◆ **EXTRAIT**:
+ + + + +

Ce jour frais de la mi-mars est celui de l’inauguration du « chemin de sa Personne » à l’Institut Bergonié à Bordeaux, spécialisé en oncologie : un nouvel espace reliant le bâtiment flambant neuf consacré à la chirurgie à celui plus ancien dévolu aux hospitalisations. Il comprend le réaménagement d’un porche au centre duquel a été pensée une salle consacrée aux usagers de l’hôpital ainsi que la création d’un espace public nommé « place de l’Arc-en-ciel », où l’on peut s’asseoir sur des bancs en bois adossés à une étrange structure évoquant un toit où se reflète le ciel.
Grand et mince, vêtu d’un jean, d’un blouson à doublure écossaise et chaussé de Doc Martens, l’artiste Arnaud Théval, à l’origine du projet, se tient, les bras croisés dans le dos, derrière François-Xavier Mahon, le directeur général de l’Institut Bergonié, qui prononce son discours inaugural, en costume sombre. Il adresse aux personnes attroupées un sourire complice qui semble flotter sur son visage. Une manière d’incarner ce subtil alliage entre connivence et distance critique qui fonde sa démarche artistique.

+ + + + +

Reprenez l'extrait sur l'inauguration à l'Institut Bergonié et poursuivez-le après sa dernière phrase. Les données ne sont d'aucune utilité pour ce travail.

Données enregistrées:
+ + + + +

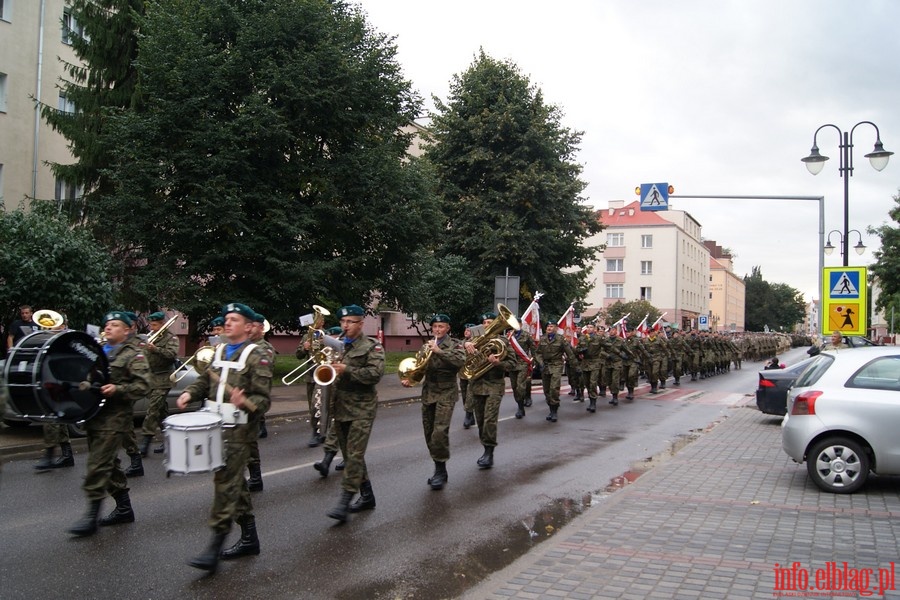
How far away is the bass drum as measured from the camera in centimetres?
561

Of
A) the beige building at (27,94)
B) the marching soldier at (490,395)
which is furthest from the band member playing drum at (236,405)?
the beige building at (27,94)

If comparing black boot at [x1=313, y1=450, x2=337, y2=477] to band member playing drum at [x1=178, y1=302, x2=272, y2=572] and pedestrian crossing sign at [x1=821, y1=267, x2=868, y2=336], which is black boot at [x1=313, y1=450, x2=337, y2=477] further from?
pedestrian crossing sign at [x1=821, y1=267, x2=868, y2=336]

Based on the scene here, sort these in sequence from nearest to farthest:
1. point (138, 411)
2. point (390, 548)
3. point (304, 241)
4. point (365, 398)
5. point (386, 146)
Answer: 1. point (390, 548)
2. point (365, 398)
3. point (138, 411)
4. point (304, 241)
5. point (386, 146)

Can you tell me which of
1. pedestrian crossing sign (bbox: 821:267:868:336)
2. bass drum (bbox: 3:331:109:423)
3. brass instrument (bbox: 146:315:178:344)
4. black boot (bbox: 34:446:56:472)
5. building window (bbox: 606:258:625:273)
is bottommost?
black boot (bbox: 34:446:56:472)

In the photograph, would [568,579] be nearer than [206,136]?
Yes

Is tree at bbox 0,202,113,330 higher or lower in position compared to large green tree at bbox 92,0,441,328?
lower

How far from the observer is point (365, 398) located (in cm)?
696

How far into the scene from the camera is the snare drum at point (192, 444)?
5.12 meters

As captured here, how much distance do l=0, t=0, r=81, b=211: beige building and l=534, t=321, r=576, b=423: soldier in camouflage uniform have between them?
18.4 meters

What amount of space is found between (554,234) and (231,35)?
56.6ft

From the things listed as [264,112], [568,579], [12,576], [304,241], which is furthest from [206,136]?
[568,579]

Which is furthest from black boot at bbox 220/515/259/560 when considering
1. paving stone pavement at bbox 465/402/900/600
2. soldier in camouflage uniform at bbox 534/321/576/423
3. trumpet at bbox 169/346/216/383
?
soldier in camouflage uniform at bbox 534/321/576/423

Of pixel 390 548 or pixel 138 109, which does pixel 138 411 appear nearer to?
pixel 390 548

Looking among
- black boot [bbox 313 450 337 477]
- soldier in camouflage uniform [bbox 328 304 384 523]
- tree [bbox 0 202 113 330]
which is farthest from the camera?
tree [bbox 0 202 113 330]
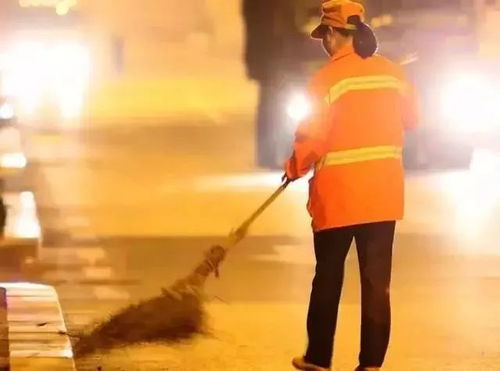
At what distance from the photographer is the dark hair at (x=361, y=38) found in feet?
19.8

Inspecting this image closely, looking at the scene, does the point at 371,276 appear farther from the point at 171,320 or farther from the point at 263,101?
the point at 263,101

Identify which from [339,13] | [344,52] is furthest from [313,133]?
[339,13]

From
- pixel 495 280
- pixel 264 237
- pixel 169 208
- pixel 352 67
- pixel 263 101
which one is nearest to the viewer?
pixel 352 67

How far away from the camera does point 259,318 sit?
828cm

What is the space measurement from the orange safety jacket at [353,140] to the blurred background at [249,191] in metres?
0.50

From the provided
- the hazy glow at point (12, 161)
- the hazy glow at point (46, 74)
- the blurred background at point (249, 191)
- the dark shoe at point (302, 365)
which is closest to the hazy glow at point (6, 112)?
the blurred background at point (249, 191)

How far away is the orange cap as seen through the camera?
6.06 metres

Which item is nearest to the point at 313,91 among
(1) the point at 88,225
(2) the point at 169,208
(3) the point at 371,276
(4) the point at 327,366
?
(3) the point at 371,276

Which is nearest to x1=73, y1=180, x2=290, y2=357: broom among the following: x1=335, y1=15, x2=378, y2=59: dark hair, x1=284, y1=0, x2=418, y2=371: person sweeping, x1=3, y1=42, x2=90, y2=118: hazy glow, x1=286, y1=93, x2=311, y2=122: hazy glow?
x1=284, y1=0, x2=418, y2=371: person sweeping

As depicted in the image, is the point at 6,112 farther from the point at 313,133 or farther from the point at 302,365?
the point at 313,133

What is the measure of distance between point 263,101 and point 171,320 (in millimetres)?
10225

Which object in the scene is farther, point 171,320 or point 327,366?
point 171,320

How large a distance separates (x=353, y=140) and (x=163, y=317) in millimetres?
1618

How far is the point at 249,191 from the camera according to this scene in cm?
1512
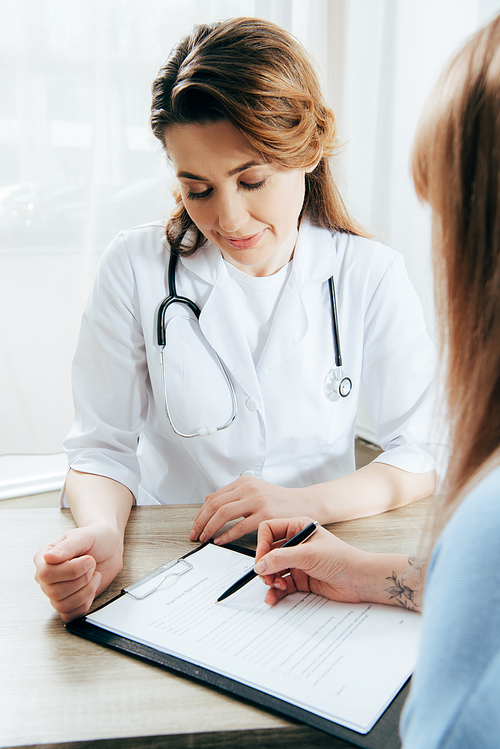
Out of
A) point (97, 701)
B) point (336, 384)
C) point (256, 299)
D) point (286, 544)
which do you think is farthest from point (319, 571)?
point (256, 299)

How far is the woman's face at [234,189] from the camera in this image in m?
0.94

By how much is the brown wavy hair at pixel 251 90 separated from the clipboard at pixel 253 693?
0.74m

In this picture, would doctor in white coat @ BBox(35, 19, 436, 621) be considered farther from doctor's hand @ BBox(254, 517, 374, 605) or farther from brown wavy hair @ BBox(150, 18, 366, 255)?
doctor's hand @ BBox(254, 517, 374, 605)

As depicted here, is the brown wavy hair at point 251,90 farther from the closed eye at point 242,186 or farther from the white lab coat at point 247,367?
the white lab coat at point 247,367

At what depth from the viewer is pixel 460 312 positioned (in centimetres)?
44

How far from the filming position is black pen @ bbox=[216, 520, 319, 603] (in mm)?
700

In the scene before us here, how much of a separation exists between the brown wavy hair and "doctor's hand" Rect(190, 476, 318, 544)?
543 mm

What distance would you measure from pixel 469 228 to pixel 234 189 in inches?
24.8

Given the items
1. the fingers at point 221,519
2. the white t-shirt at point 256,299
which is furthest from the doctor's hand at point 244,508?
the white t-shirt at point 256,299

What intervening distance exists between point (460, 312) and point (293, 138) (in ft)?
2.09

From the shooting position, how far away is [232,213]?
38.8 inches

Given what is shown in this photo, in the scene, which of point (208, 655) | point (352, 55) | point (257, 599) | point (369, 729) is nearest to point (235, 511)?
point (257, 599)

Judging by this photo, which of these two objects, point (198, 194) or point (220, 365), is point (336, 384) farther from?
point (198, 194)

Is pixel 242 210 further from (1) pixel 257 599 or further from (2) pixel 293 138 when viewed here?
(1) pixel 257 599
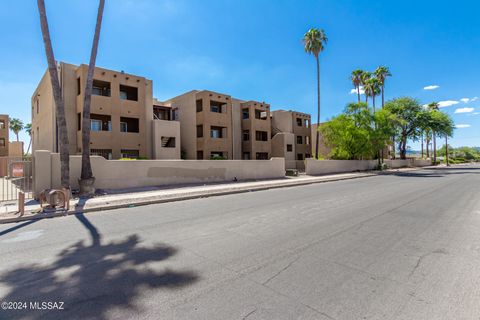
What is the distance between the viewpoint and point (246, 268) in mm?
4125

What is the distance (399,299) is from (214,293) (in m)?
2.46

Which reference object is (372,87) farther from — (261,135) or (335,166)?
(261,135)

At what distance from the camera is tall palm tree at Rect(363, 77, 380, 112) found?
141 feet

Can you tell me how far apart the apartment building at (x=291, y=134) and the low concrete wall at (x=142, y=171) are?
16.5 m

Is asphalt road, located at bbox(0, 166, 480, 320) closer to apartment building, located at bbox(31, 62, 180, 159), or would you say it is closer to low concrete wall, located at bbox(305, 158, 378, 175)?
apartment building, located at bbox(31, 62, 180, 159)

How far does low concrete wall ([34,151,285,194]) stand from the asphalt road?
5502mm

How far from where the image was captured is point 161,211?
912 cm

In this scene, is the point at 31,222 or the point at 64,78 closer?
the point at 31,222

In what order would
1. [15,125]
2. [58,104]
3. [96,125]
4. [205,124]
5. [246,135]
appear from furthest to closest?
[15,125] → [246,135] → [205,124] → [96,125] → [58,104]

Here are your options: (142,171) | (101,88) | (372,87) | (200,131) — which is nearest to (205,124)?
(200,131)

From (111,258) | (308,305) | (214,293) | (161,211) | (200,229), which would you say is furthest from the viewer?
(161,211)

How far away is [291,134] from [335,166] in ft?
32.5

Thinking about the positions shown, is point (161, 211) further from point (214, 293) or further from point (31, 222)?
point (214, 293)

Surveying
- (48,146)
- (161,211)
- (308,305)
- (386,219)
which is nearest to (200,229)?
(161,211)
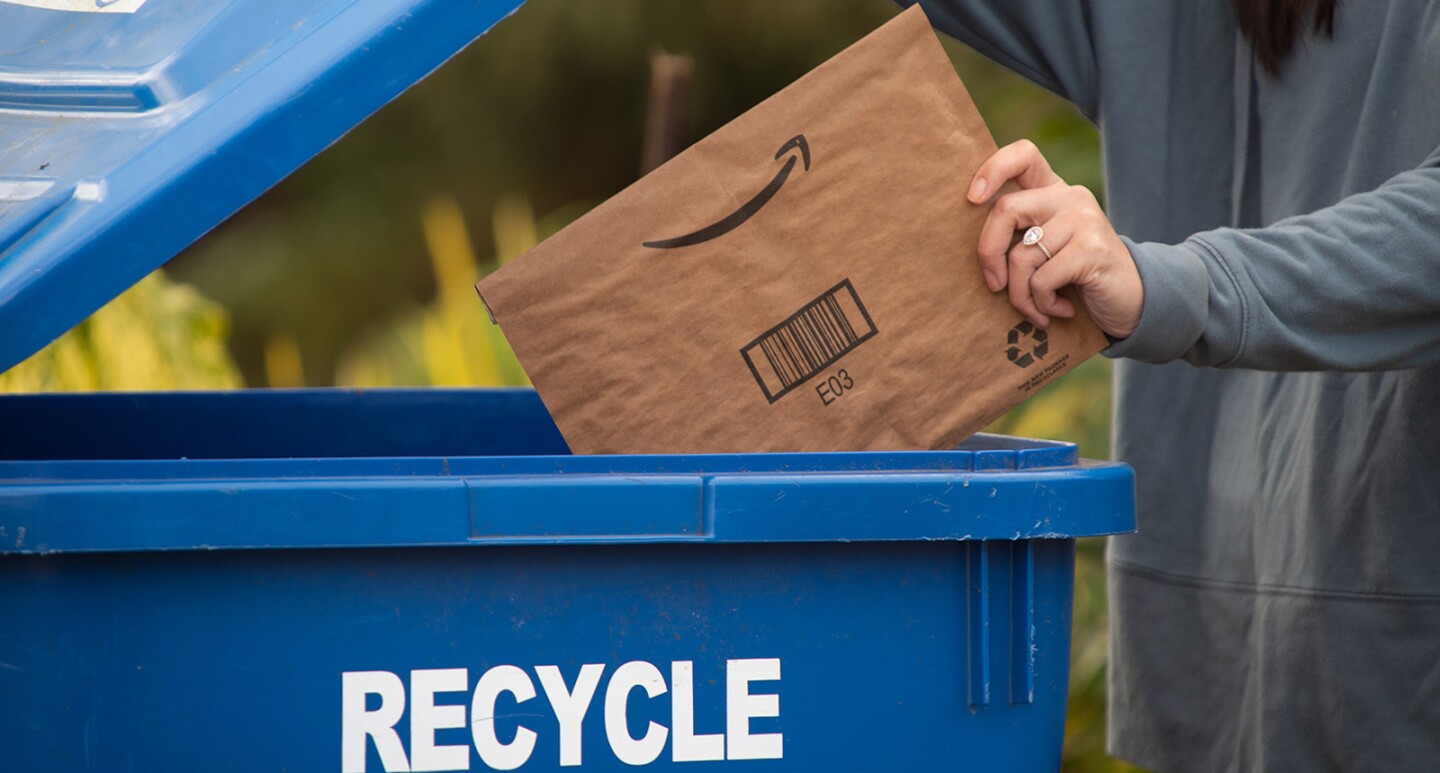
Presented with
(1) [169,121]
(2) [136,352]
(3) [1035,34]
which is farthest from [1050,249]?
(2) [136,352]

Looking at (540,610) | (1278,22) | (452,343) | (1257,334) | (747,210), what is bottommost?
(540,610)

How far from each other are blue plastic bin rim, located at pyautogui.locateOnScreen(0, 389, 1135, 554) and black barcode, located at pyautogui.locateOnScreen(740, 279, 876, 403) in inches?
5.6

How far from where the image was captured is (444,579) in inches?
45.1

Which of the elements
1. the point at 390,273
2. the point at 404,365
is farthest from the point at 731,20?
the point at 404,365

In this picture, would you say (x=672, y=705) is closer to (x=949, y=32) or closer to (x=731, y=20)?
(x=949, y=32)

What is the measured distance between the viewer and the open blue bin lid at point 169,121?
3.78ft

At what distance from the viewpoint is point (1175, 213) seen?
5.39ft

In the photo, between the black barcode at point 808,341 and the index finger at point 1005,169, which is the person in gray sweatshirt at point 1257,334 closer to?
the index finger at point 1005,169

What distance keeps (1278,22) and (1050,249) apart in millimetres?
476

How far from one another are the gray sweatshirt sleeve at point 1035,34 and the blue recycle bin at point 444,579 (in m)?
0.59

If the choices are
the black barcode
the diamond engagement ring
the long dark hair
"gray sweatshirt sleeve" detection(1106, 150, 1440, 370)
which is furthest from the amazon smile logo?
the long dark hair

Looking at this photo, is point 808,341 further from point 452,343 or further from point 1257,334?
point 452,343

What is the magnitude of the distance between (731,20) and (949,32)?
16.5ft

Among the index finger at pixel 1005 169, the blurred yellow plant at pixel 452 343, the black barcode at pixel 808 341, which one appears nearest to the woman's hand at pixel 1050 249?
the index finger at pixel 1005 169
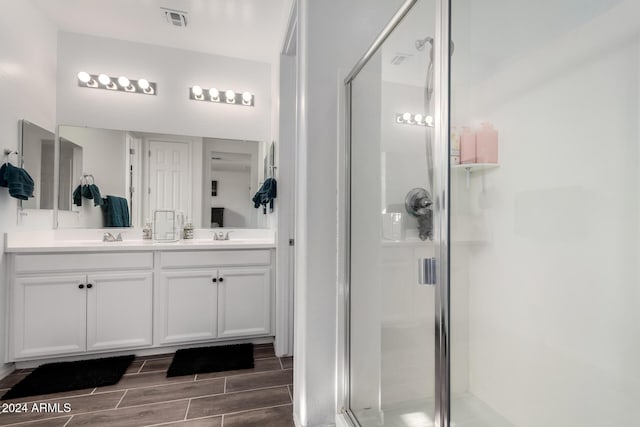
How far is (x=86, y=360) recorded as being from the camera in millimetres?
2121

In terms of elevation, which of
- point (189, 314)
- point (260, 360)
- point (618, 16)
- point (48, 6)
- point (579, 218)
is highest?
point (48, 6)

+ + + + +

◆ **RÉSULTAT**:
« Quand j’ai débarqué, en 2017, l’Institut Bergonié était en travaux pour la construction de ce nouveau bâtiment de chirurgie, tandis qu’au fond était relégué le vieux bâtiment pour les hospitalisations, explique-t-il à notre arrivée, en désignant un immeuble gris et austère situé à l’arrière de l’hôpital. Dans ce bâtiment, seuls le sud, l’est et l’ouest étaient indiqués, mais pas le nord, comme si l’hôpital manquait de boussole. Nous avons travaillé sur la possibilité de s’y orienter, par une réflexion sur le sens. »
Travail autour du langage
Dans le livre Hôpital cherche nord (Dilecta, 2021), Arnaud Théval a rassemblé des textes incisifs et poétiques plongeant le lecteur dans le monde hospitalier, comme une alternative à l’idéal de neutralité par lequel le corps médical tente de conjurer les effets de la maladie et de la mort. Durant cinq ans de résidence, il a combiné enquête, diplomatie, conférences, installations et écriture pour explorer les impensés de l’hôpital, à l’instar des actions qu’il avait déjà menées dans d’autres institutions publiques, telles l’école ou la prison.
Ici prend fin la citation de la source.